Given text:
────────────────────
REVIEW – ‘Ready or Not’ proves to be one of the most deliciously wicked experiences of the year

Eat the rich seems to be a recurring theme of cinema this year. After Parasite blew everyone’s damn socks off with its acerbic takedown of class warfare, Joker made an earnest but messy attempt to craft something similar, and the misguided conservative backlash against The Hunt caused Universal Pictures to unceremoniously shelve the film indefinitely, we’re offered up a piece of cinema with an anti-elitist message as subtle as a crossbow to the chest.

With its tongue firmly planted in its cheek, Ready or Not boldly declares rich people are batshit crazy and will do literally anything to maintain their affluence. Alright, so perhaps, in reality, your local mega-wealthy neighbours won’t kill you to satisfy a blood oath made by their ancestors. But, hell, when the chips are down and money is on the line, who knows what people will do these days?

A sardonically black horror-comedy with a hefty helping of thrills, lashings of blood, and an absurd amount of fun (remember fun?), Ready or Not proves to be one of the most deliciously wicked experiences you could have inside a cinema this year. A twisted peek behind the glamorous facade of a family hiding a dark secret, it’s a wild and raucous thrill ride, elevated by a nasty bite of perfectly timed social commentary.

Grace (a terrific Samara Weaving) thinks she’s finally found the man of her dreams in Alex Le Domas (Mark O’Brien), the somewhat-estranged son of a ridiculously wealthy family whose fortune was made from a wildly successful board game empire. After spending her youth bouncing between foster families, Grace has desperately longed for a family to call her own, foolishly believing that could be the Le Domas tribe.

In the vain hopes Alex’s family will ultimately accept her, Grace has gentled encouraged her future husband to reconnect with the family he fled years earlier for reasons unknown. She’ll soon discover those reasons were entirely valid. At her insistence, their wedding takes place at the lavish and expansive Le Domas family estate with the entire dysfunctional clan in tow.

Alex’s father and patriarch of the family fortune, Tony (Henry Czerny) isn’t quite the warm paternal figure Grace had hoped for, but his charming wife Becky (Andie MacDowell) has taken a curious shine to her. With a permanent scowl on her face, Aunt Helene (Nicky Gaudagni) also appears firmly against this union, but Alex’s alcoholic brother, Daniel (Adam Brody) is far more cordial. His uppity wife, Charity (Elyse Levesque), not so much. Rounding out the family is Alex’s cocaine-loving sister, Emilie (Melanie Scrofano), her oafish husband, Fitch (Kristian Bruun), and their two young sons, Gabe (Ethan Tavares) and Georgie (Liam MacDonald).
────────────────────
Record set:
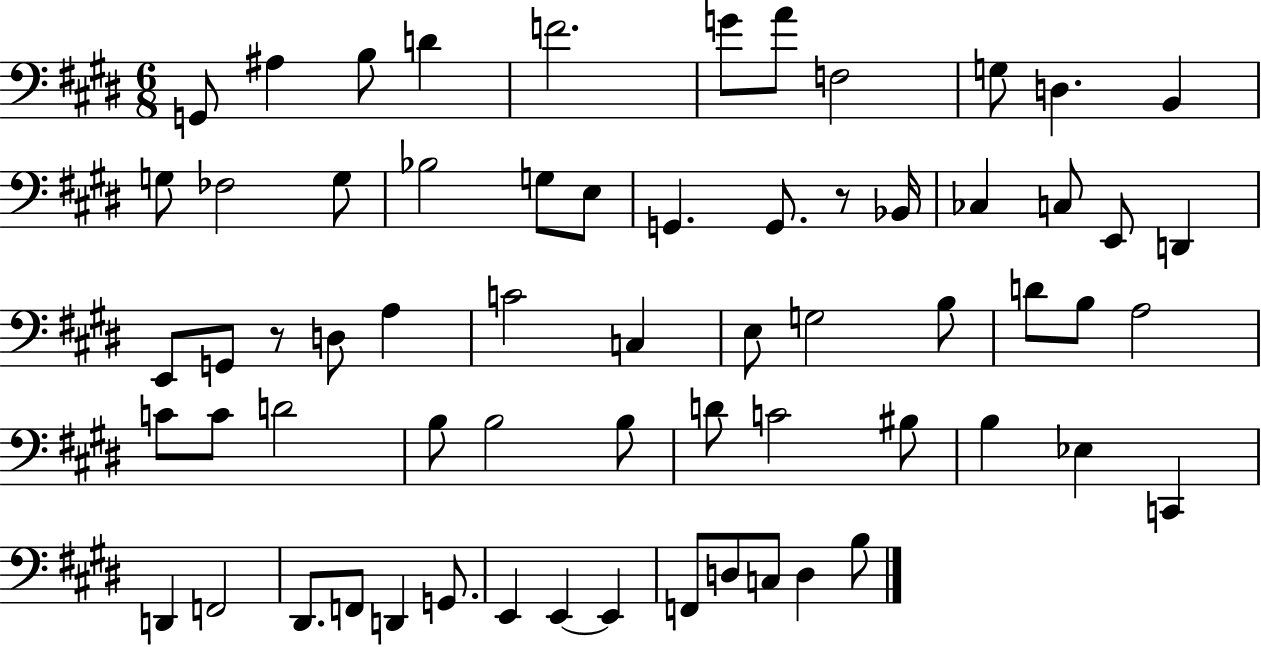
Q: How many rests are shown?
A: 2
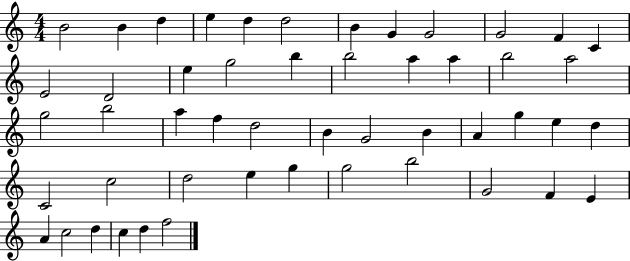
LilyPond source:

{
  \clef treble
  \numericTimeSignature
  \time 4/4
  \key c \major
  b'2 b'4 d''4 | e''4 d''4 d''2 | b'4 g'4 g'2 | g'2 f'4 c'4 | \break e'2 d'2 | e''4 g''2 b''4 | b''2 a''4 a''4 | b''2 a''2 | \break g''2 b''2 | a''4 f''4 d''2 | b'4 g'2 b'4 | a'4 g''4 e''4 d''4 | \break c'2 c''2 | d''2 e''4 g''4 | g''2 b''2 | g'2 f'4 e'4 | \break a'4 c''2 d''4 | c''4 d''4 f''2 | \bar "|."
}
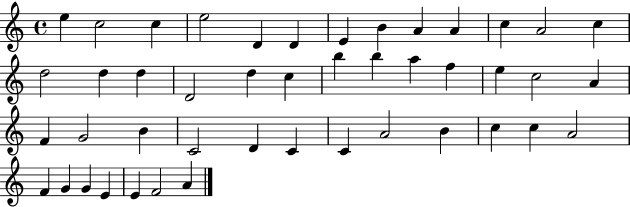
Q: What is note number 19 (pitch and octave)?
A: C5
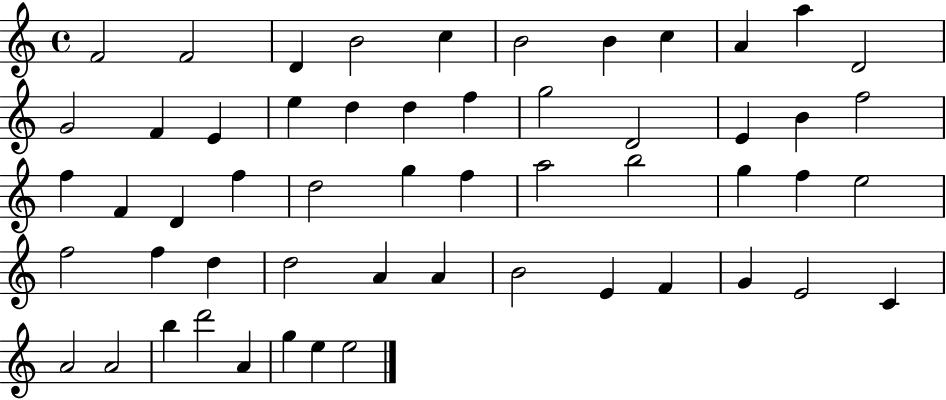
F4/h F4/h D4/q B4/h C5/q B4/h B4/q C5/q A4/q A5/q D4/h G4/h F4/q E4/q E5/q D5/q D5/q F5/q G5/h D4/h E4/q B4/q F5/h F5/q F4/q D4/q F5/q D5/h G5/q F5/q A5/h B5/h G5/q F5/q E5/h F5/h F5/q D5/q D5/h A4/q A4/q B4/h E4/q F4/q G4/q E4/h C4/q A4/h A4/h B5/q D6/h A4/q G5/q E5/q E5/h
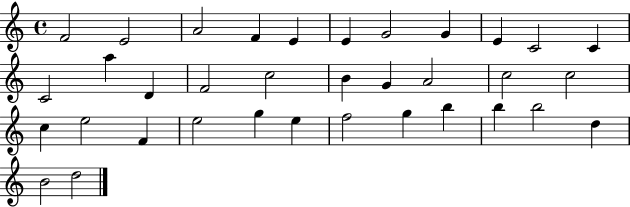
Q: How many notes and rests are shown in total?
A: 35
────────────────────
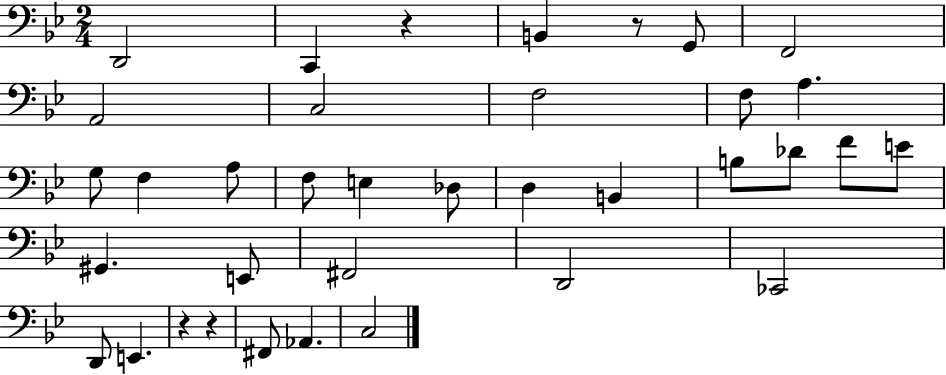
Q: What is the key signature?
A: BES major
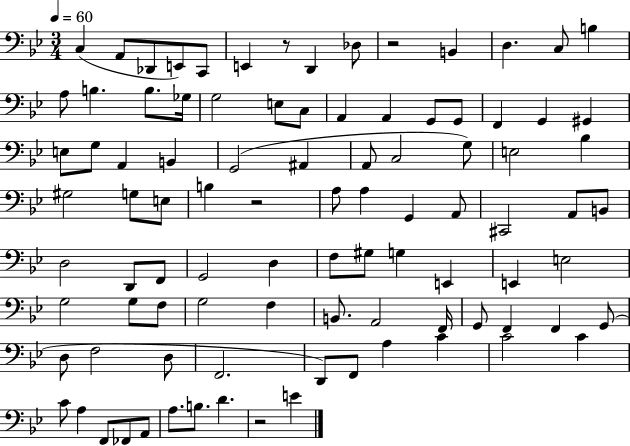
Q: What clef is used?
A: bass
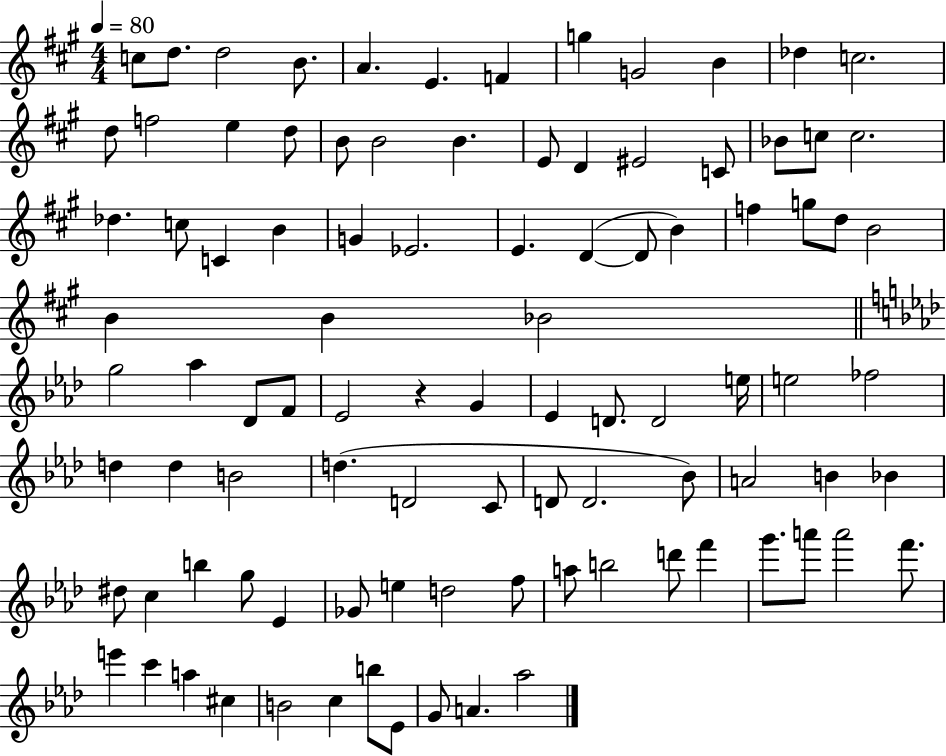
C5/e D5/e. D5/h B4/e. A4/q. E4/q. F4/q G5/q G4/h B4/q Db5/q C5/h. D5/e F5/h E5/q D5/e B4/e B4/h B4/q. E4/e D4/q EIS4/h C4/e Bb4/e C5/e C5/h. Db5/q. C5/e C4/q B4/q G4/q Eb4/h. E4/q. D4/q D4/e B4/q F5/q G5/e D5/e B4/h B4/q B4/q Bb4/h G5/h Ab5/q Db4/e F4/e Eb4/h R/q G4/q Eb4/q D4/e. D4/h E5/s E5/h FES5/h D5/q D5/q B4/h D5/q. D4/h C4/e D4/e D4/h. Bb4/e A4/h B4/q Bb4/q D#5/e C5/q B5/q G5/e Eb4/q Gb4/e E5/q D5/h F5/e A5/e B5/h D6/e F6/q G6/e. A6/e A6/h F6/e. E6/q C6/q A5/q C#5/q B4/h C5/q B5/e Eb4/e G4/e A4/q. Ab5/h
────────────────────
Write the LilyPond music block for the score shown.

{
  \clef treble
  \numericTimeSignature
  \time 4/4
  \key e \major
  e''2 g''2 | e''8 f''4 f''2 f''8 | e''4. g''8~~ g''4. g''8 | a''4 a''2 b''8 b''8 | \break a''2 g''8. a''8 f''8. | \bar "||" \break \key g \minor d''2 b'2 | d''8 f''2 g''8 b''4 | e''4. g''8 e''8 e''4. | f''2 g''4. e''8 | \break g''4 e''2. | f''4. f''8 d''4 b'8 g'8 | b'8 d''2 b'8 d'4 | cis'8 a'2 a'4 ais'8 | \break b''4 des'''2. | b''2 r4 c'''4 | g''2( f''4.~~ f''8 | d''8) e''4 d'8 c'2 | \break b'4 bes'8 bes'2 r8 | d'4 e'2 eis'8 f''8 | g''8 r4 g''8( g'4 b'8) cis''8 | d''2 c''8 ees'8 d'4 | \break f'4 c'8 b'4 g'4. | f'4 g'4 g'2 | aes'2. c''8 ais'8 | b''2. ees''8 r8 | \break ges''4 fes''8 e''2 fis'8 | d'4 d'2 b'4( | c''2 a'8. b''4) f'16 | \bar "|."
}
────────────────────
Work instructions:
Retype the passage from the review of Ready or Not starting with "With its tongue" and going on through "do these days?".

Answer to this problem:
With its tongue firmly planted in its cheek, Ready or Not boldly declares rich people are batshit crazy and will do literally anything to maintain their affluence. Alright, so perhaps, in reality, your local mega-wealthy neighbours won’t kill you to satisfy a blood oath made by their ancestors. But, hell, when the chips are down and money is on the line, who knows what people will do these days?